Using the equations above, we solve for the oxidation states of iron in magnetite and hematite: For magnetite (Fe3O4): \(3n + 4(-2) = 0 \Rightarrow 3n - 8 = 0 \Rightarrow n = \frac{8}{3}\). For hematite (Fe2O3): \(2n + 3(-2) = 0 \Rightarrow 2n - 6 = 0 \Rightarrow n = 3\). The oxidation states of iron in magnetite and hematite are \(\frac{8}{3}\) (approximately 2 and 3) and 3, respectively.

Ferrimagnetic materials exhibit magnetic properties in which the magnetic moments of atoms or ions on different sublattices are aligned in opposite directions and their magnitudes are unequal. Antiferromagnetic materials have magnetic moments that are aligned oppositely but are equal in magnitude, resulting in a net magnetic moment of zero. Magnetite, with the mixed oxidation states of approximately 2 and 3, is more likely to be ferrimagnetic. This is because the difference in the oxidation states results in unequal magnetic moments, leading to a net magnetic moment in magnetite.
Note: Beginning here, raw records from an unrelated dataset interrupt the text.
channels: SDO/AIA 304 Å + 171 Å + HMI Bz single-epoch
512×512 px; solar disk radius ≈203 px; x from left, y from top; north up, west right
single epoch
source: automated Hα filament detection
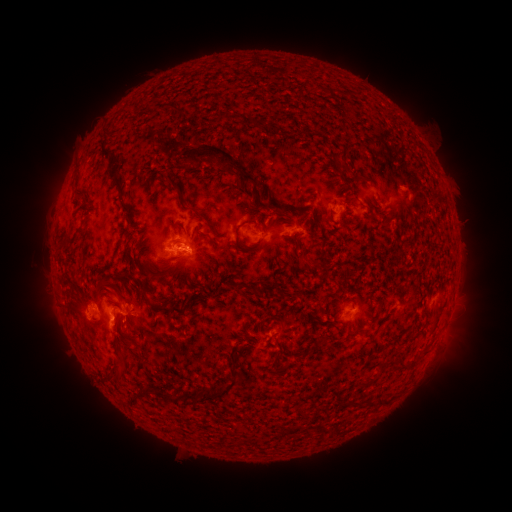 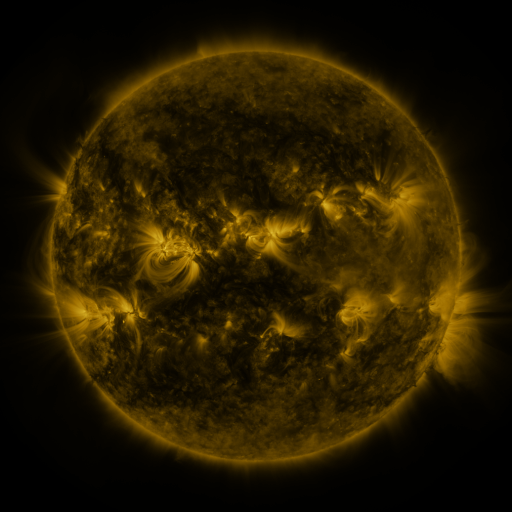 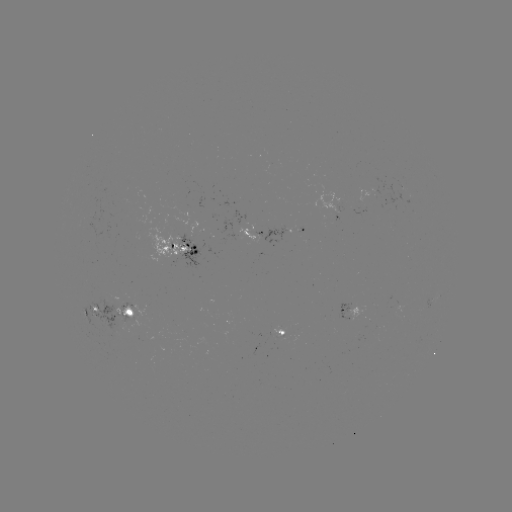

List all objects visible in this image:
filament: (168, 108)
filament: (256, 123)
filament: (108, 155)
filament: (219, 157)
filament: (343, 164)
filament: (361, 176)
filament: (116, 184)
filament: (171, 184)
filament: (78, 196)
filament: (348, 200)
filament: (330, 212)
filament: (278, 213)
filament: (307, 214)
filament: (207, 221)
filament: (134, 227)
filament: (236, 233)
filament: (292, 239)
filament: (216, 244)
filament: (309, 261)
filament: (164, 262)
filament: (104, 285)
filament: (258, 289)
filament: (145, 294)
filament: (168, 311)
filament: (119, 330)
filament: (322, 339)
filament: (139, 347)
filament: (426, 350)
filament: (404, 362)
filament: (122, 365)
filament: (374, 378)
filament: (150, 391)
filament: (225, 392)
filament: (192, 397)
filament: (168, 398)
filament: (384, 400)
filament: (136, 401)
filament: (355, 403)
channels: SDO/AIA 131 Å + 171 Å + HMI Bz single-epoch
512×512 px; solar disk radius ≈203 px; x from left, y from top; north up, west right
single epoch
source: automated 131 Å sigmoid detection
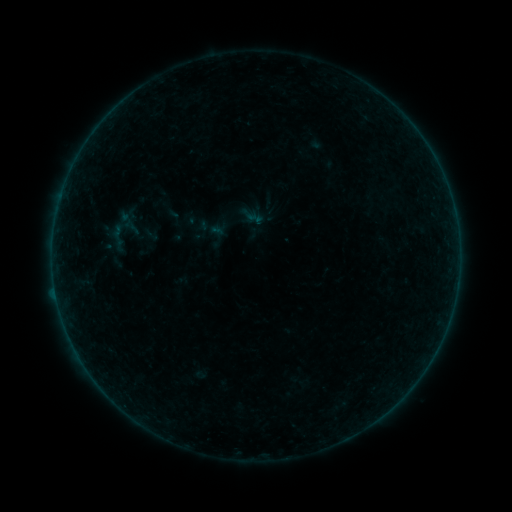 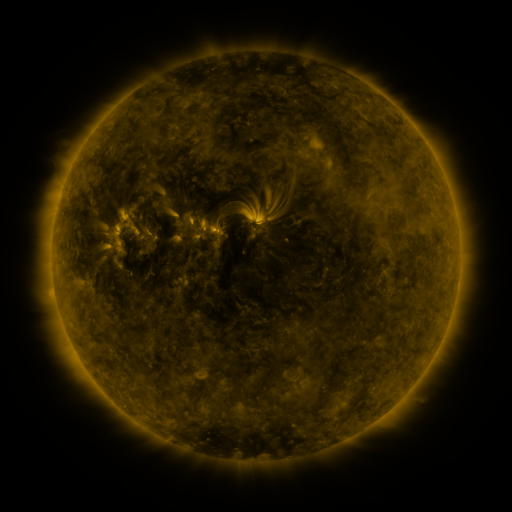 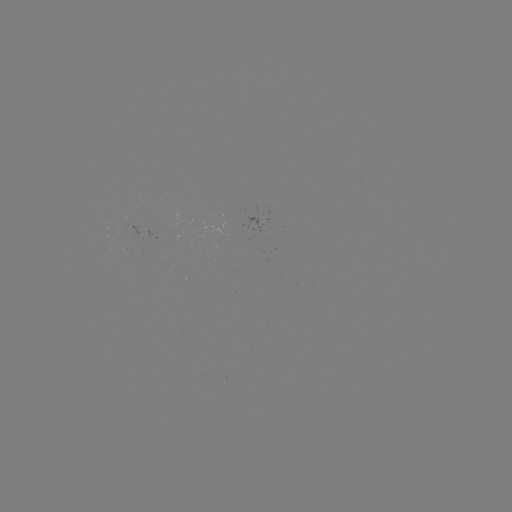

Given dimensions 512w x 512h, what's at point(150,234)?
sigmoid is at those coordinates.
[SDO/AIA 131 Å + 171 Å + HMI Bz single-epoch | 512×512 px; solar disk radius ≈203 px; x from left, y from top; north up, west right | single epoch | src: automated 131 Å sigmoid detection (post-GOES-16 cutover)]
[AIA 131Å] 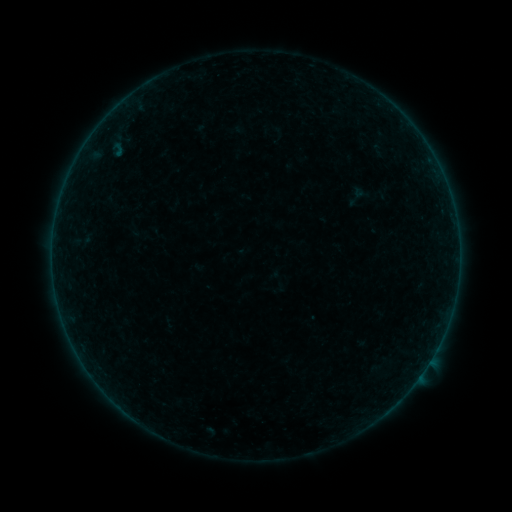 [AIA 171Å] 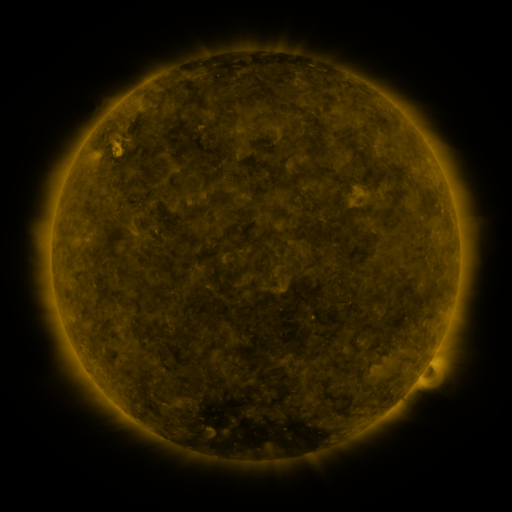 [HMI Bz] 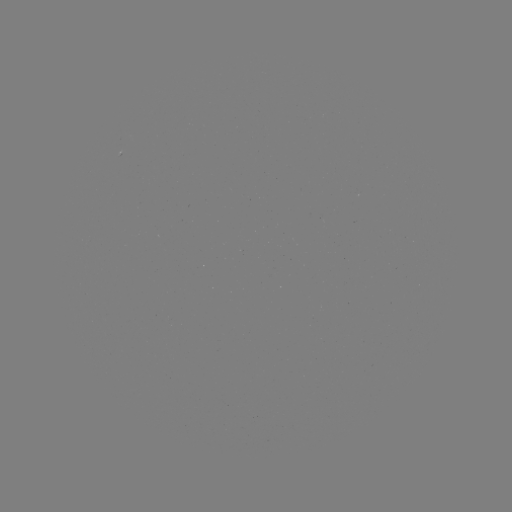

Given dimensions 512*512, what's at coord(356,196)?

Hematite, with the same oxidation state of iron (3) across its lattice, is more likely to be antiferromagnetic due to the equal magnetic moments leading to a net magnetic moment of zero.

Since magnetite is ferrimagnetic and hematite is antiferromagnetic, it is possible to use magnetic fields for their separation. The magnetite with its net magnetic moment will be attracted or repelled by magnetic fields, whereas the hematite with its net magnetic moment of zero will not respond to magnetic fields significantly. Thus, the difference in the magnetic properties of these iron oxides can be exploited to separate them by applying magnetic fields. To summarize: (a) Magnetite (Fe3O4) is more likely to be ferrimagnetic due to its mixed oxidation states of iron, resulting in unequal magnetic moments. (b) Yes, it is possible to use magnetic fields to separate magnetite and hematite due to their differing magnetic properties.